Très populaire au Japon, le manga s'est vendu, depuis sa première parution en 1983, à près de 120 millions d'exemplaires, et ce, pour pas moins de 110 tomes.  Mais il se retrouve désormais au centre d'une polémique qui ne dégrossit pas. En effet, les Japonais n'ont pas apprécié de voir la zone de Fukushima représentée comme encore profondément condamnée. « Il est nécessaire que le pays combatte de toutes ses forces ces rumeurs sans fondements », a déclaré le Premier ministre, en visite dans la ville de Fukushima, située à 70 kilomètres du site de l'accident nucléaire de 2011. « Il n'a été confirmé en aucun cas d'atteintes directes à la santé de qui que ce soit à cause des substances radioactives. », a-t-il ajouté. 

 

Aujourd'hui, le magazine Big Comic Spirits a publié un épisode des aventures de son héros dans la préfecture de Fukushima.
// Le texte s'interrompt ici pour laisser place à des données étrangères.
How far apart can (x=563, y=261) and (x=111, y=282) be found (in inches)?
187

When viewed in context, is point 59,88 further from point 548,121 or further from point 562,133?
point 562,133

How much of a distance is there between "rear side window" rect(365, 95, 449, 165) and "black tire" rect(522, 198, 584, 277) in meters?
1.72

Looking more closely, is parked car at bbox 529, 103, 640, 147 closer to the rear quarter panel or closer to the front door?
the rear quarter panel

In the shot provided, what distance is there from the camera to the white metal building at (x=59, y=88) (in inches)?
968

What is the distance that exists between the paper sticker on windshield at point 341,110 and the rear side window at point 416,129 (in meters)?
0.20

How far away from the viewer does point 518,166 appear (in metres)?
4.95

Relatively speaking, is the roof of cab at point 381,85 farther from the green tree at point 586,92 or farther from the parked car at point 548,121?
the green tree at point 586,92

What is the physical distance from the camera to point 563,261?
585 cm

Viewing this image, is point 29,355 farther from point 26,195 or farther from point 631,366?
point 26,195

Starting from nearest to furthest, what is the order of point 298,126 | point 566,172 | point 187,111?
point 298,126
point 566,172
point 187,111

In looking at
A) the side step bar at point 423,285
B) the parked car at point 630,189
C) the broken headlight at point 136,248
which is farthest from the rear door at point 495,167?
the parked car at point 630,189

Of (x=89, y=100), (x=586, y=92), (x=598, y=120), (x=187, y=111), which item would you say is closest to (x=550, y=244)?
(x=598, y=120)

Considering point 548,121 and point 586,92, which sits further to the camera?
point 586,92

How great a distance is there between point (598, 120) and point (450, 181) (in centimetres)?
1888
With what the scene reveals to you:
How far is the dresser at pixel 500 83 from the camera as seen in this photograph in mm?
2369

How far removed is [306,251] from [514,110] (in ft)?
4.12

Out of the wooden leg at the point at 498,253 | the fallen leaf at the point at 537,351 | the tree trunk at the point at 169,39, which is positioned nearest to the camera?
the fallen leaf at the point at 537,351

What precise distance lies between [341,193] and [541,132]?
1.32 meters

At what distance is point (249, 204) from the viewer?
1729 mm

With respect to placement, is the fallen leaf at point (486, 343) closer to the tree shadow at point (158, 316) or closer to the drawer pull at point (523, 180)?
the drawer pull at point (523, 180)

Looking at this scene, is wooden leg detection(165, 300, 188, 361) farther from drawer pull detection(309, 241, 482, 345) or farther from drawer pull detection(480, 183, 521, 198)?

Et il accuse « la compagnie Tepco et le gouvernement de traiter la situation de façon irresponsable », et recommande d'aider les gens d'aider les habitants à quitter cette province devenue « inhabitable ». Ce qui ne devrait pas apaiser les choses. En effet, dans l'épisode paru le 12 mai, on pouvait voir le personnage principal dire que « de nombreuses personnes souffrent désormais de saignement de nez et de fatigue à cause des radiations », ajoutant plus loin : « Les gens ne devraient plus vivre à Fukushima. » 

 

Le gouvernement et la préfecture de Fukushima avaient immédiatement exprimé leur indignation : « Le ressenti des habitants de Fukushima a été totalement ignoré, on les insulte. Ce genre d'allusion pourrait sévèrement mettre en danger l'agriculture, la sylviculture, et l'industrie du tourisme », avait commenté la préfecture de Fukushima dans un communiqué officiel. Différents partis politiques de la ville avaient également critiqué le manga. Le président de l'université de Fukushima, Katsumi Nakai, à propos d'un des professeurs apparaissant sous son vrai nom pour expliquer que la zone prendrait des années à être décontaminée, avait également déclaré :  « Nous aimerions rappeler aux membres de l'université de ne parler et agir qu'après avoir mûrement réfléchi. »

 

« Le diagnostic des experts est clair : il n'y a pas de relations de causes à effets entre l'exposition aux radiations des habitants et les saignements de nez »

 

Une levée de bouclier générale incomprise par le scénariste de la série, Tetsu Kariya « Je ne comprends pas pourquoi lorsque l'on écrit la vérité telle qu'elle est, cela est critiqué », s'était-il indigné sur son blog personnel, affirmant appuyer son scénario sur deux ans d'études sur le terrain. Quoi qu'il en soit, auteurs et éditeurs tiennent à leur légitimité : aussi le numéro de Big Comic Spirits paraissant aujourd'hui contient-il en plus de l'épisode d'Oishinbo une dizaine de pages consacrées aux réponses des médecins, et des autorités locales qui se sont dites insultées, ainsi qu'à des journalistes et essayistes.

 

Ce qui semble donc confirmer de toute part les assertions de Shinzo Abe et de son porte-parole Yoshihide Suga qui avait déclaré lors d'une conférence le 12 mai : « Le diagnostic des experts est clair : il n'y a pas de relations de causes à effets entre l'exposition aux radiations des habitants et les saignements de nez. » La conclusion de tout cela est donc la suspension temporaire de la série décidée par l'éditeur Shogakukan Inc. ce week-end. En effet, d'après une source du Japan Times le manga ne paraîtra pas dans le prochain numéro de Bic Comic Spritis, le 26 mai prochain.

 

En somme, il s'agirait donc d'une vulgaire diffamation, et la radioactivité ne serait pas si dangereuse. Même si ce n'est pas ce que semble penser Ruiko Muto, habitant de la zone contaminée, à la tête d'un groupe de plaignants ayant engagé des poursuites accusant le comportement des responsables de la centrale. « Après l'accident, j'ai entendu beaucoup de personnes se plaindre de saignements de nez », assurait-il au journal Asashi Shimbun la semaine dernière.  « La radioactivité est bien là, c'est un fait, aussi, je ne vois donc pas comment on peut réfuter tout lien entre les deux. Toutes ses protestations sont étranges. »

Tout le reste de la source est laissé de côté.